Mauricio Pochettino’s tactical decisions allowed Spurs to outperform an on form Manchester City side. With City winning all of their league games previous to the clash, Pep Guardiola’s side looked as if they would storm the title race this year. However, The Sky Blues were stopped in their tracks by the North London team. Spurs played City at their own game. A high intensity game, quick intricate passes and a forceful press from Tottenham strangled City out of the first 45 minutes as well as giving them a 2-0 lead. A solid defensive performance in the second half meant that City could not find their way back into the game no matter how hard they tried.
Tottenham started the game with their typical 4-2-3-1 formation. Dele Alli and Victor Wanyama took up the double pivot in the absence of Eric Dier and Mousa Dembele, while Erik Lamela, Christian Eriksen and Mousa Sissoko formed the attacking three behind the on-form Heung-Min Son. However, as the game progressed Spurs changed to a 4-1-4-1 formation which saw an interesting development in Christian Eriksen’s role during the game.
Eriksen is a vital player to Spurs. The Dane acts as the metronome for the team, he controls the rhythm and tempo of the game. As seen in the past, Tottenham are a completely different team without the playmaker or when he dips in form. Eriksen’s favoured position to play is behind the striker in the number 10 role, however as Dele Alli thrives in that hole behind the striker Eriksen has been forced out onto the left wing. While this hasn’t massively affected Eriksen’s game overall came he still has more control from central positions. If anything Eriksen’s position on the left hinders the team slightly when he drifts into the center of the pitch and stays there too long. This creates a more narrow midfield and sometimes leaves the team unbalanced.
Against City, Eriksen took up a role which we have never seen him play in before. Alli continued to play higher up the pitch behind Son, even though he originally started alongside Wanyama, and Lamela and Sissoko occupied the left and right wing respectively. Eriksen on the other hand took up a Luka Modric-esque role, controlling the game from deep and doing so without restricting his creativity. With both Alli and Eriksen playing in central roles Spurs got the best out of both players. The move also helped Spurs implement their high press as by playing Lamela and Sissoko out wide it put pressure on City’s full backs, who were intent on playing out from the back, as the two players stayed out wide, unlike Eriksen who often drifts in.
With Spurs playing with a false nine and four attacking midfielders they had an extra man allowing them to press in groups of twos or threes, forcing City’s defence into numerous mistakes that the Lilywhites would capitalise on.
On top of this Eriksen’s partnership with Wanyama throughout the game allowed the Tottenham to break onto City quickly.
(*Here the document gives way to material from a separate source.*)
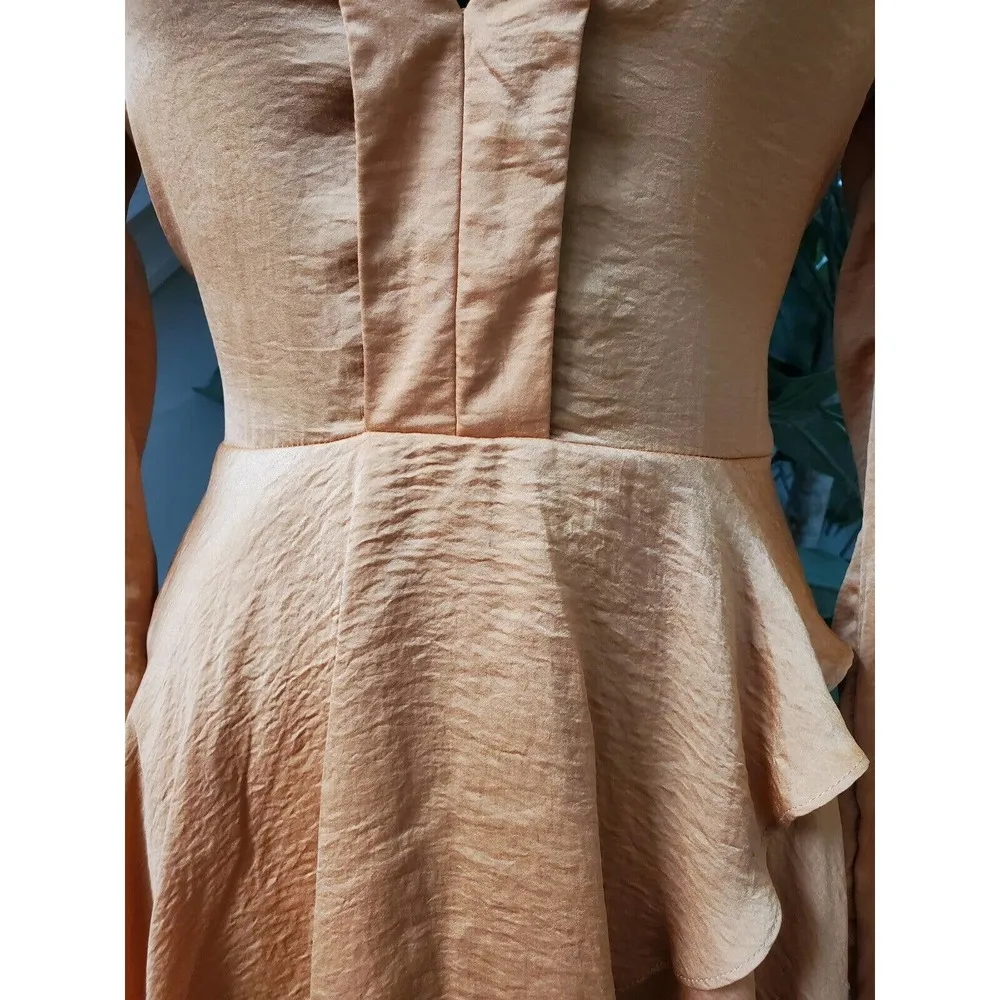 Evenuel Women's Orange 100% Polyester V-Neck Long Sleeve Knee Length Dress Small - Image 5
With Wanyama providing a flawless performance in breaking up Guardiola’s team’s attacks, Eriksen would quickly pick up the second ball and recycle it back out to an attacking midfielder and consequently start a new attack on the back of City’s. Eriksen has come under criticism for his lack of defensive abilities. While Eriksen doesn’t put in numerous tackles every game he does win second balls as well as intercepting play and gaining back possession through pressing opponents and this is just as important, if not more, for Tottenham’s style of play.
With Pochettino hinting in his post match comments that Tottenham may only play with one defensive midfielder in the future, will we see Eriksen in this role more often? With Mousa Dembele still to return to the squad it is difficult to tell, but I would not be surprised to see Eriksen progress into this deeper role.